By Krisztina Than
BUDAPEST (Reuters) - Israel and a European human rights official criticised Hungary on Monday for presenting an award to a television journalist they accuse of anti-Semitism.
A dozen former recipients of the Tancsics prize for journalistic excellence handed their awards back in protest against it being given this year to Ferenc Szaniszlo, a journalist at privately-owned channel Echo TV.
Israel's ambassador accused Szaniszlo of "spreading anti-Semitic conspiracy theories against Israel". The journalist denies he had made anti-Semitic comments.
"This man and his ideas must be rejected and should not have been awarded (a prize). I call upon the government of Hungary to take all necessary actions in order to withdraw the award, given to the wrong person for very wrong reasons," Ambassador Ilan Mor said in a statement.
In a clip of one of his programmes from 2010, posted on YouTube, Szaniszlo said Israel had been created by the West as a bastion against Arab-Muslim countries, but that it would lose its importance as such once the region's oil and gas run out.
"The western world needs to reckon with ... emptying Israel," Szaniszlo said in the video. "... It can be expected that the Jewish population from Israel ... will need to be gradually relocated to Europe and the United States."
Szaniszlo said he would not return the award.
"This is not anti-Semitism at all. Whenever someone dares to criticise the policies of Israel, then that person is listed as an anti-Semite immediately," he told Reuters.
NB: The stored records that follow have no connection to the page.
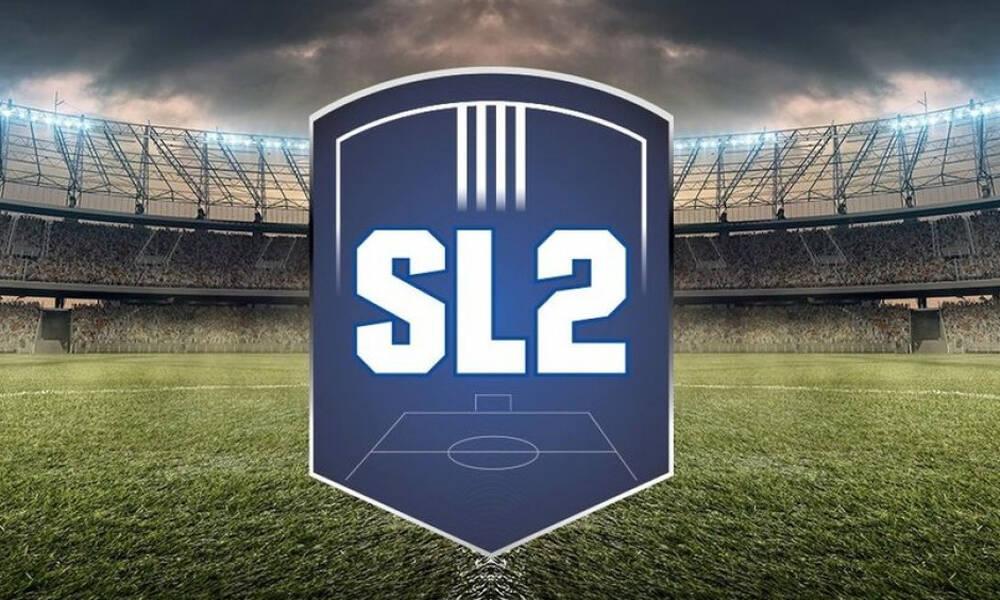Super League 2: Κρίνονται... τα πάντα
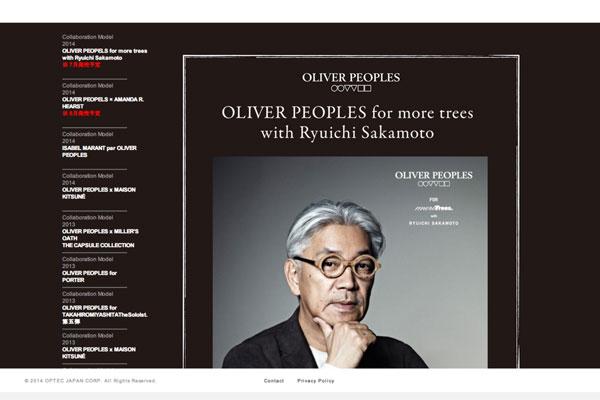 オリバーピープルズ オフィシャルサイト | Oliver Peoples Official Site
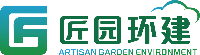 广东匠园环境建设有限公司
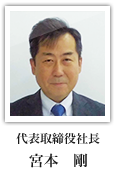 代表取締役社長 宮本剛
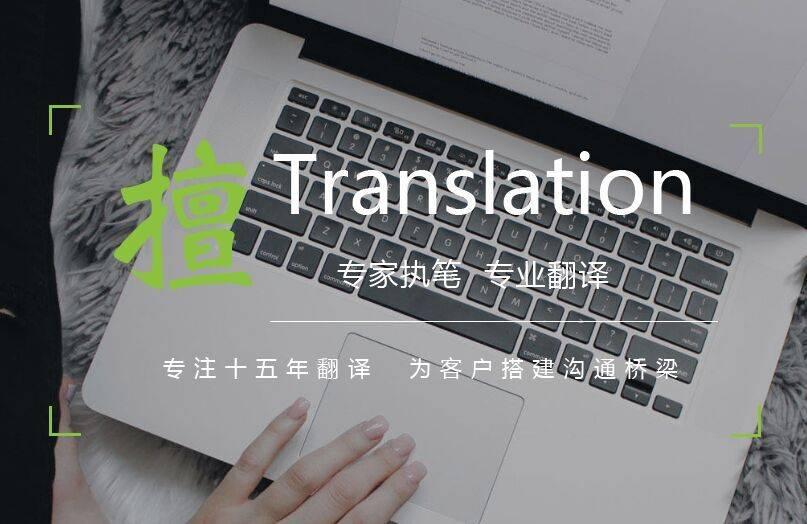 笔译服务(英语-中文 1000字以下)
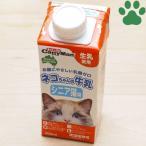 【3】 ドギーマン ネコちゃんの牛乳 シニア猫用 20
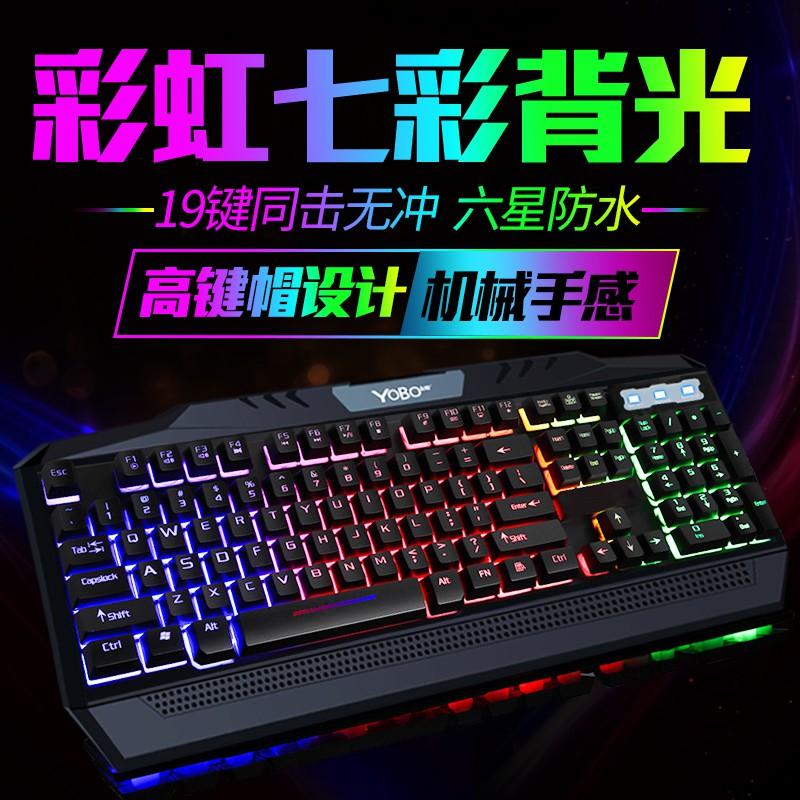 友柏背光遊戲臺式電腦發光機械手感筆記本USB 有線鍵盤網吧LOLCF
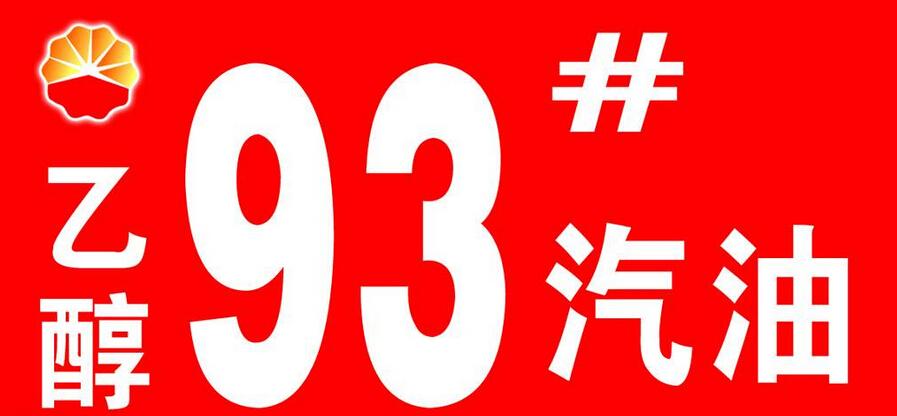 93号汽油最新价格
Nils Muiznieks, human rights commissioner at the Council of Europe, said he was concerned by Hungary's decision to give awards to Szaniszlo and two other people, all of whom, he said: "have made no secret of their anti-Semitic and racist views."
"Giving the annual Tancsics prize to a journalist notorious for his positions against Jewish and Roma people, as well as medals to a singer of an extreme right, nationalist music band and to an archaeologist known for his theories clearly tainted by anti-Semitism is an insult to our past and flies in the face of European and democratic values," Muiznieks said in a statement.
Hungary gave awards to some 200 academics, journalists and artists to mark a national holiday last week.
They included Janos Petras, singer in a far-right rock group, Karpatia, and archaeologist Kornel Bakay, who organised a controversial exhibition in 2003 about Hungary's Nazi past. Neither could immediately be reached for comment.
The government minister who has final say on the awards said it had been a "bad decision" to grant the award to Szaniszlo and that he had not been aware that the journalist "had made comments recently that violated human dignity."
"Had I been aware of these views, I would not have accepted the proposal (for the award). As regulations do not allow to withdraw awards, I can only express my regret over a bad decision," Minister for Human Resources Zoltan Balog said in a statement.
Hungary's far-right party Jobbik, which has been vocal against Roma and Jewish people, has 43 seats in parliament. Prime Minister Viktor Orban's centre-right government has condemned the party's rhetoric.